Along in these years the news come out how it was wrote right in a book that Edgar Watson killed Belle Starr, Queen of the Outlaws. Justice George Storter seen that book when he went to put his kids in school up in Fort Myers. Justice Storter could read good, and he read that news with his own eyes and brought it back to Chokoloskee Bay.

Not long after that, I went with Watson far as Chokoloskee, and Isaac Yeomans seen us going in McKinney's store. Isaac was always pretty brash, and once he's got a few there with him, he sings out, says he wants to know was there any truth in that there story about a feller name of Watson and the Outlaw Queen.

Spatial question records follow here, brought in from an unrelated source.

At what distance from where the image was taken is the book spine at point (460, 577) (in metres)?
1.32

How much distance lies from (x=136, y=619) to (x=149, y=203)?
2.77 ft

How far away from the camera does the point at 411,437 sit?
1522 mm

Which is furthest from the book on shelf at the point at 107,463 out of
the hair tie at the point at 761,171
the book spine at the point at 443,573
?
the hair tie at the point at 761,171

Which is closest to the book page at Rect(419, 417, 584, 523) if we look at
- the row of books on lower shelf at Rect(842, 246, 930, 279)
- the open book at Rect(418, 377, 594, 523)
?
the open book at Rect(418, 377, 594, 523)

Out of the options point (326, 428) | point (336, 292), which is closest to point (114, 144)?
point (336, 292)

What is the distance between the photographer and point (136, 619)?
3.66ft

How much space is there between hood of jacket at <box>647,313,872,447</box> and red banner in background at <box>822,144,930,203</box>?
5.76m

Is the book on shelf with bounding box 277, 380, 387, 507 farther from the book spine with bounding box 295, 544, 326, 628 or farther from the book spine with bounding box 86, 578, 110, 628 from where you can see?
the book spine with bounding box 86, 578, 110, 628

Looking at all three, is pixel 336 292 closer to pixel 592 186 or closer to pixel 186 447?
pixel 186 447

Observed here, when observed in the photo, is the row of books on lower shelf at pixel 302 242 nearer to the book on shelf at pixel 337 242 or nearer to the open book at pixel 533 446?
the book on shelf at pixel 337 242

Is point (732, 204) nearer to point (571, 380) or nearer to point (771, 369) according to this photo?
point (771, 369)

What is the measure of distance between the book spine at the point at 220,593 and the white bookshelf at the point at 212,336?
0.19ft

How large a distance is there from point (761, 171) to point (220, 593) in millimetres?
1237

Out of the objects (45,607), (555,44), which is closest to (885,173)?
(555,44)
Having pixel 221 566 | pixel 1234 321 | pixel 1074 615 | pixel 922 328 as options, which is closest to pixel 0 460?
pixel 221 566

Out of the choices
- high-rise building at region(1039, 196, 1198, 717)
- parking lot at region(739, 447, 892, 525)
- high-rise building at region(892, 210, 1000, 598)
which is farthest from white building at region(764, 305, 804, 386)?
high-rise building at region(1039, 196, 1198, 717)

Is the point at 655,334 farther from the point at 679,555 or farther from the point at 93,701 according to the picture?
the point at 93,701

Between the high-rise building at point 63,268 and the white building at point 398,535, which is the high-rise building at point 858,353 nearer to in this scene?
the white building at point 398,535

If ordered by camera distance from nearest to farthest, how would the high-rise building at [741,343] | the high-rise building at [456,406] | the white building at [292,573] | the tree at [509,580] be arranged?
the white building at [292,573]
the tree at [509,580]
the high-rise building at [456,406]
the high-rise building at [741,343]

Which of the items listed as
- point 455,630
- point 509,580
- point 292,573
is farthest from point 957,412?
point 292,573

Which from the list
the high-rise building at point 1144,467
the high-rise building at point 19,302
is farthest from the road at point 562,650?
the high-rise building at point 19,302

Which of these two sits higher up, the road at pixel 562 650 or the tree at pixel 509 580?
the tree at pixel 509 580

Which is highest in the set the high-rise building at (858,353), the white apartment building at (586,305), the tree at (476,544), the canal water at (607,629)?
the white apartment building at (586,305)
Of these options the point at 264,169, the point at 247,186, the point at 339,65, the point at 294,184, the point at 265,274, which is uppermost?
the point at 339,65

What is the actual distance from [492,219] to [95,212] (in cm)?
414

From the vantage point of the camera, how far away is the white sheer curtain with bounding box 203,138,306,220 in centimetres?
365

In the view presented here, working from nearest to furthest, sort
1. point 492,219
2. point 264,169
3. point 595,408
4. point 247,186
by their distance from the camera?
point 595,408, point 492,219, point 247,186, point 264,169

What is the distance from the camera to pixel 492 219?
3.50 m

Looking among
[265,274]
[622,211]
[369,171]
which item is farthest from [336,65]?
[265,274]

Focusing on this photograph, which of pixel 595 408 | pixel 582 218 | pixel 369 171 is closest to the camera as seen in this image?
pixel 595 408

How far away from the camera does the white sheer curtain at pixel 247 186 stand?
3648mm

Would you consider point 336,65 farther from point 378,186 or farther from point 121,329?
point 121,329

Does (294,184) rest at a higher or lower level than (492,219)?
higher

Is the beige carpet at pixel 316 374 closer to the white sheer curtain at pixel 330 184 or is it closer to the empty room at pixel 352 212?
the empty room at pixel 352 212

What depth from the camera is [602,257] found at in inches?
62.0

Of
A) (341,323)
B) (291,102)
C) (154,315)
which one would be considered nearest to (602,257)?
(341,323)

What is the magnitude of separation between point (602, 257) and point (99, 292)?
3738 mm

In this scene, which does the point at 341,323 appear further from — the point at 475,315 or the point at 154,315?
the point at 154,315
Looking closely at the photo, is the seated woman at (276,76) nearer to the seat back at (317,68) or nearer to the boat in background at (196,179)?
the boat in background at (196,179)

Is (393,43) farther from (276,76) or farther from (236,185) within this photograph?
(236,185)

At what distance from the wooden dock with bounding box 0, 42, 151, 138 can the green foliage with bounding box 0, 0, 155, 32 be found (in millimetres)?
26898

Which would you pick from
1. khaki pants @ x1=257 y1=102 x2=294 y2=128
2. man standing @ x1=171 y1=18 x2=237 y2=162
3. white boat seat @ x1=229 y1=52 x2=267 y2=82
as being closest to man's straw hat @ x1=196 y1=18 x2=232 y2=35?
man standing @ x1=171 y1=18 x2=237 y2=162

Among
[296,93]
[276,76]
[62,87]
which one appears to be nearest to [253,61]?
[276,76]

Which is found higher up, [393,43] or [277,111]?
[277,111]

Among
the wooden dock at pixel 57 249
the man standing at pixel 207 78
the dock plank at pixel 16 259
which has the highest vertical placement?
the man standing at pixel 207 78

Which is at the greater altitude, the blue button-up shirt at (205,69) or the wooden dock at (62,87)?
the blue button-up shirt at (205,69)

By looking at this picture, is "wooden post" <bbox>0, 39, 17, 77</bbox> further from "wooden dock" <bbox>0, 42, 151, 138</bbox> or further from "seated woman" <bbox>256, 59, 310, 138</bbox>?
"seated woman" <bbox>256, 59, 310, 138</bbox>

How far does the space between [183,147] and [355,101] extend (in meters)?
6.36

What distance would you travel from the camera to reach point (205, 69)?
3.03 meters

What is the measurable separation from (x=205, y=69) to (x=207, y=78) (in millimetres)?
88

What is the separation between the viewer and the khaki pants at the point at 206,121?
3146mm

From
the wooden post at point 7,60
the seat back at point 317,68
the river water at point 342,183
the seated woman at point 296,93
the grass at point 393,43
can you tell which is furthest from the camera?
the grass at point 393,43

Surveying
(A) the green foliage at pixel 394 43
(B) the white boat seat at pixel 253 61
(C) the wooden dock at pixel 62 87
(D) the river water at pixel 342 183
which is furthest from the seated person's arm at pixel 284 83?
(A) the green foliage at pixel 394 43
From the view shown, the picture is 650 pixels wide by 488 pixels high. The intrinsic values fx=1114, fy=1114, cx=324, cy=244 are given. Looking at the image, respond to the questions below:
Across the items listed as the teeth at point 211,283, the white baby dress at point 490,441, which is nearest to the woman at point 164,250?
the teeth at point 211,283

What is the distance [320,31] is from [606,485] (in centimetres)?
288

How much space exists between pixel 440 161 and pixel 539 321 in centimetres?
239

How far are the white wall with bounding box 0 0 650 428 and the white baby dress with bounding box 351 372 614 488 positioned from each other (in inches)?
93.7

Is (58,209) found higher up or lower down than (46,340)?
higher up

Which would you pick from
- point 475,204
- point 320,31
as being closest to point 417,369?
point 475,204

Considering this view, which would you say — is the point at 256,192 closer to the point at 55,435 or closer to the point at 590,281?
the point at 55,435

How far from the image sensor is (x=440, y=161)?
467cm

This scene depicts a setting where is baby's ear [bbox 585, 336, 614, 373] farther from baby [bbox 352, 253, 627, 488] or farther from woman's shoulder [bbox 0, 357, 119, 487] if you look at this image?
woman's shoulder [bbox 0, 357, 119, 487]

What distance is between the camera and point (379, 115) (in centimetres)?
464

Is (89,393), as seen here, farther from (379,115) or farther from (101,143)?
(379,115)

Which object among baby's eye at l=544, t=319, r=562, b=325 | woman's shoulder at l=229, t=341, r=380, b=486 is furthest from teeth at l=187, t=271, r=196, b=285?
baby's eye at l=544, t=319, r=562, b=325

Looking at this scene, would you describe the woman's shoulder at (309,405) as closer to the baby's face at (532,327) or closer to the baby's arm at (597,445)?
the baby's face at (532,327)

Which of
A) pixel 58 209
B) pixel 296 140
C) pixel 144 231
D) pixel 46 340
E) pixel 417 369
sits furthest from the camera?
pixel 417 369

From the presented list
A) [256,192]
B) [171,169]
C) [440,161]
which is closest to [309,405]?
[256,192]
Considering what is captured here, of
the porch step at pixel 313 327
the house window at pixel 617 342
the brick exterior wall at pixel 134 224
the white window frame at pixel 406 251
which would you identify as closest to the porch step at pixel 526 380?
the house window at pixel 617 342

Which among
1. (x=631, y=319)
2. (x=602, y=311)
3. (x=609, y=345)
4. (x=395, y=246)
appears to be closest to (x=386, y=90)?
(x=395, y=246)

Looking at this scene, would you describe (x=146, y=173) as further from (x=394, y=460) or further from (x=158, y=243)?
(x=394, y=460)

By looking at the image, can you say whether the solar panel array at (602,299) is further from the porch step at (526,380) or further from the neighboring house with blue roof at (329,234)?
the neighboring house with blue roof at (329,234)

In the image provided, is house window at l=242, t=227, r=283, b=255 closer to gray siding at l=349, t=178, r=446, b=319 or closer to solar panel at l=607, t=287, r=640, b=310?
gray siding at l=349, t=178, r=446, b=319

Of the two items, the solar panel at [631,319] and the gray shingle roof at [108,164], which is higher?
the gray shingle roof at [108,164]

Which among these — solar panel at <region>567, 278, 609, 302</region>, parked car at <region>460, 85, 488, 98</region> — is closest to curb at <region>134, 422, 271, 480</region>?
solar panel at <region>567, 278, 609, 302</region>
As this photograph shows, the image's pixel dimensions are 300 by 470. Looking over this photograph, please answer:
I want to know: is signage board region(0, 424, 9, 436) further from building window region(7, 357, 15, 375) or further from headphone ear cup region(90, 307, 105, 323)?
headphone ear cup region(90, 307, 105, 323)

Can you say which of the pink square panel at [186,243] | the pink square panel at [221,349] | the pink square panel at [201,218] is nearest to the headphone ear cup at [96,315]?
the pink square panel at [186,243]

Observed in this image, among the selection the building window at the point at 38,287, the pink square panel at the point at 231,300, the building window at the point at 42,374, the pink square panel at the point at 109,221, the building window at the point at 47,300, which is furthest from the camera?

Mister Watson was paying off Old Man McKinney, and I seen his hand stop on the counter. That hand just set there for a minute, tapped a silver dollar. Then he turned slow and looked at Isaac until Isaac spooked and started in to grinning like he'd made a joke, and then Watson turned back the same weary way and went right on paying out his money. When he was done, he turned again and leaned back on the counter, looking the men over, cause by that time they was crowded in the door.

"That same book says that this man Watson got killed breaking out of prison." He pulled out his big watch and looked at it while everybody thought that one over, and then he said, turning to Isaac, "Nobody asking nosy questions about Watson should put much stock into that last part."

Isaac give a wild scared yip, trying to be comical the way Tant used to do, and them others done their best to laugh, and Watson smiled. But them stone-blue eyes of his weren't smiling, nosir, never even blinked, and pretty quick he let that grin fade out, just stood there gazing at them jackasses while they stopped braying one by one and tried to put their faces back together. Then he looks at me and winks, and we walk out.

Life wasn't the same down in the Islands once all them stories started up. His neighbors liked Ed Watson, sure, some called him "E.J." and was proud to let on to strangers what good friends they was with the man who killed Belle Starr. Well, their women never thought in that same way. To most of 'em, Ed Watson was a killer and a desperader who didn't draw the line at killing women, and them quiet, winning ways of his that women liked-that feller drew women like flies all the time we knew him-only made him the more dangerous to deal with. It was a long way to the next neighbor, too far to hear a rifle shot, let alone a cry for help. The men knew this but would not admit it. They liked ol' Ed-you couldn't help but like him!-but in their hearts, they was all deathly afraid.